METHODS AND RESULTS:
This study investigated effects of Ginsenoside Ro (Ro) on interleukin-1β (IL-1β)-induced apoptosis and inflammation in rat chondrocytes. The rat chondrocytes were co-treated with IL-1β (10 ng·kg(-1)) and Ro (50, 100 and 200 μmol·L(-1)) for 48 h. Chondrocytes viability was detected by the MTT assay and Annexin V-FITC/PI dual staining assay. Caspase 3 activity was measured by using caspase 3 colorimetric assay kit. Apoptosis related proteins Bax, Bad, Bcl-xL, PCNA, p53 and phospho-p53, along with inflammation related protein MMP 3, MMP 9 and COX-2, and the expression of phospho-NF-κB p65 were assayed by western blotting analyses. Ro could improve IL-1β-induced chondrocytes viability. Ro could suppress IL-1β-induced apoptosis by inhibiting levels of Bax and Bad, decreasing p53 phosphorylation and promoting the expression of Bcl-xL and PCNA. Ro inhibited caspase 3 activity. IL-1β-induced inflammation and matrix degration were also alleviated by Ro with down-regulating the expression of MMP 3, MMP 9 and COX-2. Moreover, Ro inhibited NF-κB p65 phosphorylation induced by IL-1β.
CONCLUSIONS:
In conclusion, these results suggested Ro exerted anti-apoptosis and anti-inflammation in IL-1β-induced rat chondrocytes, which might be related to NF-κB signal pathway. Therefore, we propose that Ro might be a potential novel drug for the treatment of osteoarthritis.

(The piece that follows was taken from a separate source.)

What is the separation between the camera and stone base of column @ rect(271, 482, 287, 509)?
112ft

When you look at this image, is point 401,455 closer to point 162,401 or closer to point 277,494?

Phytother Res. 2012 Jan;26(1):48-53.

Effects of ginseng rhizome and ginsenoside Ro on testosterone 5α-reductase and hair re-growth in testosterone-treated mice.[Pubmed: 21538628]

METHODS AND RESULTS:
This research program on the novel functions of Panax ginseng C. A. Meyer focused on the effects of ginseng rhizome on hair re-growth in androgenetic alopecia. Extracts of red ginseng rhizome showed greater dose-dependent inhibitory effects against testosterone 5α-reductase (5αR) when compared with extracts of the main root. Ginsenoside Ro, the predominant ginsenoside in the rhizome, and ginsenoside Rg(3), a unique ginsenoside in red ginseng, showed inhibitory activity against 5αR with IC(50) values of 259.4 and 86.1 μm, respectively. The rhizome of P. japonicus, which contains larger amounts of Ginsenoside Ro, also inhibited 5αR. Topical administration of extracts of red ginseng rhizomes (2 mg/mouse) and Ginsenoside Ro (0.2 mg/mouse) to shaved skin inhibited hair re-growth suppression after shaving in the testosterone-treated C57BL/6 mice.
CONCLUSIONS:
These results suggest that red ginseng rhizomes containing both oleanane- and dammarane-type ginsenosides are a promising raw material for cosmetic use. This is the first report that Ginsenoside Ro enhances in vivo hair re-growth based on their inhibitory activity against 5αR in the androgenetic alopecia model.